## Lista de tarefas
[a] Reproduza fielmente a parte do texto sobre a economia em 2009 que começa com as palavras "Para alguns, a" e termina com "e são inexoráveis.".
[b] Segundo o texto sobre a economia em 2009, quanto o setor de massas espera crescer neste ano?
[c] Dê continuidade ao texto sobre a economia em 2009, começando logo após a última frase apresentada.

## Trecho do texto
####

Por: Valor Econômico - Thomas Felsberg e Sergio Amaral

O ano de 2009 inicia-se com maus presságios para a economia. A produção industrial no Brasil sofreu nos últimos meses a maior queda em 13 anos. As exportações deverão cair tanto em volume quanto em valor. O consumo interno também deverá diminuir, em decorrência das perdas de patrimônio, de renda ou de emprego.  

Para alguns, a crise da economia poderá representar uma oportunidade. É o caso da indústria de alimentos, sobretudo os de preço menos elevado. O setor de massas, por exemplo, espera crescer 10% neste ano. Para a maioria, no entanto, os desafios serão maiores, seja porque o crédito continuará escasso, a demanda interna contida, os mercados nos países mais desenvolvidos estagnados, sem falar nas dificuldades habituais, como a taxa de juros elevada, a carga tributária ou as deficiências na infra-estrutura. Em consequência, muitas empresas não disporão dos recursos necessários para fazer face às suas obrigações. Quaisquer que sejam as culpas ou as escusas - o próprio empresário, os executivos, o mercado financeiro, a taxa cambial, a crise do subprime ou a concorrência desleal dos asiáticos, o governo ou quem seja -, os números estão aí e são inexoráveis.

####

## Material fornecido

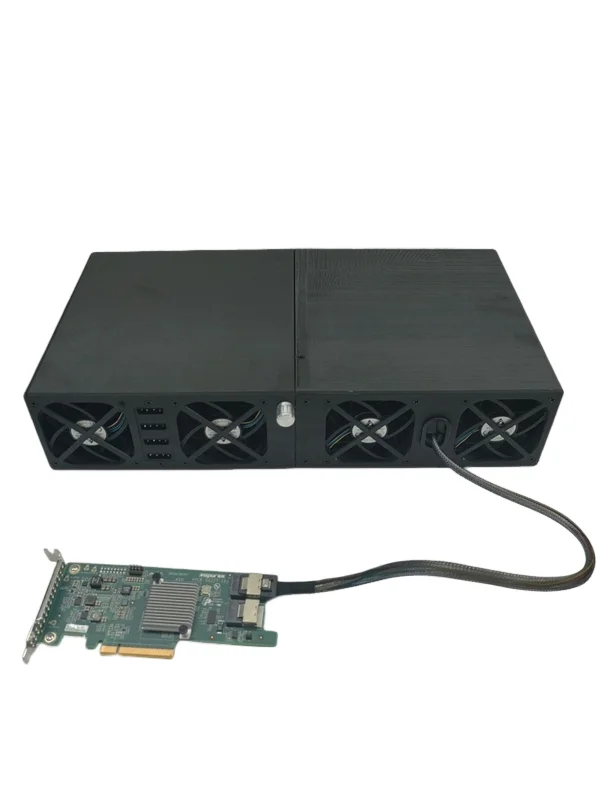 12-Bay Hard Drive Expansion Cabinet, External NAS Storage Enclosure with 12G Backplane, Support Multi-Cage Series Connection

####

## Respostas
[a]
Para alguns, a crise da economia poderá representar uma oportunidade. É o caso da indústria de alimentos, sobretudo os de preço menos elevado. O setor de massas, por exemplo, espera crescer 10% neste ano. Para a maioria, no entanto, os desafios serão maiores, seja porque o crédito continuará escasso, a demanda interna contida, os mercados nos países mais desenvolvidos estagnados, sem falar nas dificuldades habituais, como a taxa de juros elevada, a carga tributária ou as deficiências na infra-estrutura. Em consequência, muitas empresas não disporão dos recursos necessários para fazer face às suas obrigações. Quaisquer que sejam as culpas ou as escusas - o próprio empresário, os executivos, o mercado financeiro, a taxa cambial, a crise do subprime ou a concorrência desleal dos asiáticos, o governo ou quem seja -, os números estão aí e são inexoráveis.

[b] O setor de massas espera crescer 10% neste ano.

[c]
O poder público hesita sobre o caminho a tomar. Antecipar-se às dificuldades previsíveis ou aguardar a evolução da crise. De um lado, a experiência mostra que o assistencialismo e o intervencionismo não são a saída e podem transformar-se no veneno e não no remédio. De outro lado, os governos não podem permanecer impassíveis diante da ameaça efetiva de desaparecimento de milhares de empresas produtivas, tecnologicamente avançadas, competitivas e eficientes, sob o impacto de uma crise pela qual não são responsáveis. A omissão seria economicamente contraproducente, politicamente inviável e moralmente inaceitável. Ela traduz-se em perda de empregos, queda no produto e na capacidade de arrecadação.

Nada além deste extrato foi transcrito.